Don ‘Wardaddy’ Collier (Brad Pitt) is a battle-hardened sergeant commanding a crew of five who have to take their Sherman tank deep into enemy lines. We see them mow down Germans, take on other tanks and clear villages. The one thing we don’t see is Brad Pitt’s hair out of place. Even when he has two grenades blow up in his face.
The story begins with Wardaddy’s crew losing one member of the team who is replaced with typist Norman Ellison, a young kid with no history of working on the front line. Instead, as typically the case, he doesn’t want to kill anyone even if they are Germans who want to kill him. It is Wardaddy’s job to make him war hardened and ready to fight if his team is to survive. Queue typical scene of him having a gun shoved in his hand and forced to shoot a P.O.W.
As the film progresses Norman gels with the crew and see’s first hand the brutality of war, from kids being used as soldiers to Germans who weren’t willing to fight hanging from poles in the street. It isn’t just the Germans though painted negatively, we also see the Americans executing prisoners, taking advantage of habitants and their homes, and throwing guns in everyone’s faces.

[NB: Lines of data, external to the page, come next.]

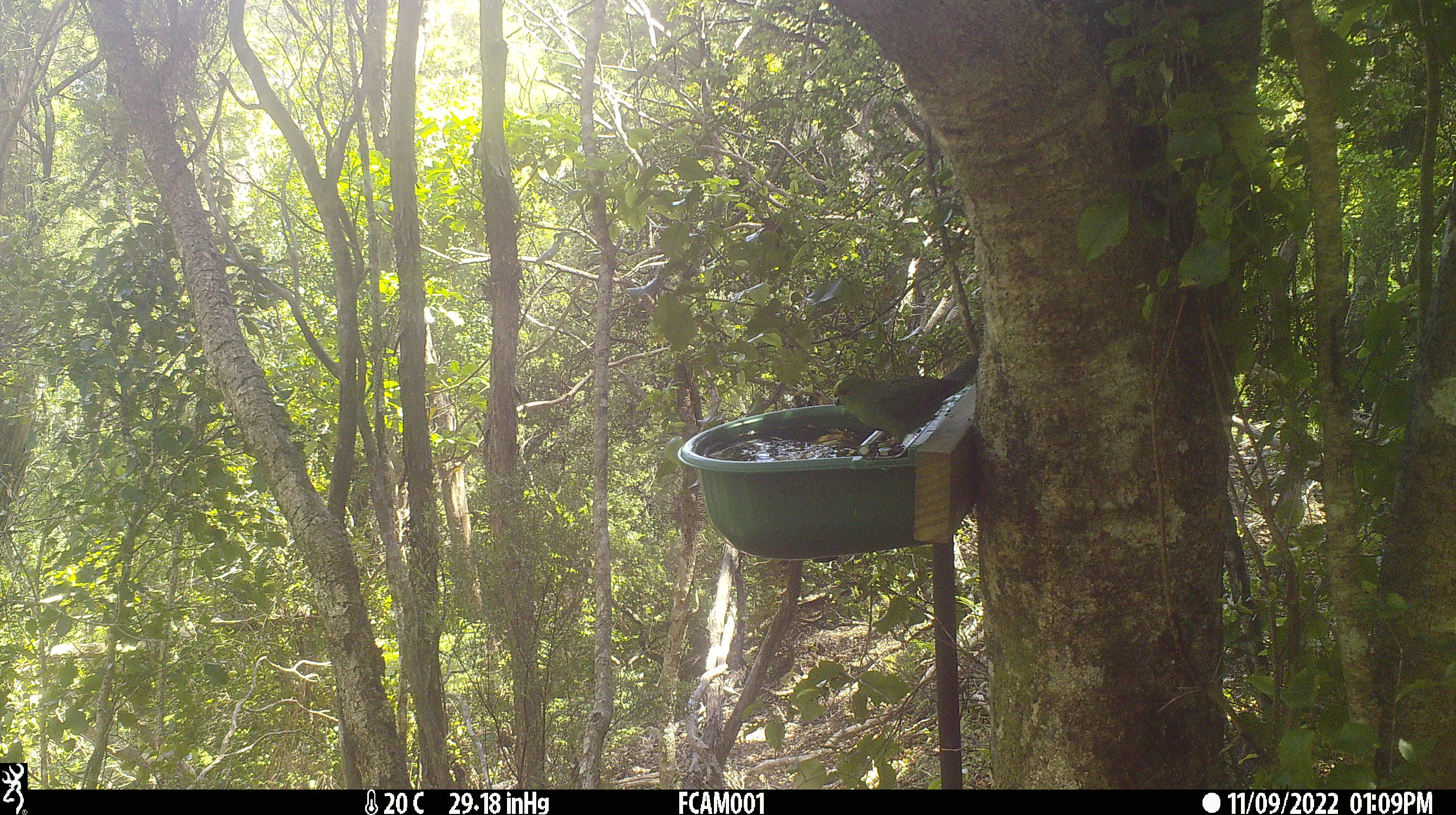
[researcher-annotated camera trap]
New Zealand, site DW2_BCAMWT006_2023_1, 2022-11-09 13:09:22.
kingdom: Animalia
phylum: Chordata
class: Aves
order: Psittaciformes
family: Psittaculidae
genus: Cyanoramphus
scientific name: Cyanoramphus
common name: parakeet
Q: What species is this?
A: Parakeet (Cyanoramphus).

David Ayers film is brutal, as nothing is off limits, from an elderly gentle being sniped, close-ups of bodies being run over, to heads exploding as they are shot by heavy gunfire. The film tries to paint war as an awful experience that destroys everyones soul, even if they are churchgoers like Norman. The only problem is that as it does all this, we see Brad Pitt getting his six pack out for the sheer fun of it, which reminds you this a movie that is trying to be as serious as Saving Private Ryan but doesn’t have the credibility.
Still though, Fury is a great war film with a finale that is a mash-up of Black Hawk Down’s epic standoff, and a Star Wars light show as green and blue tracer rounds fly all over the place. The only problem is it ends on a massively convenient finale.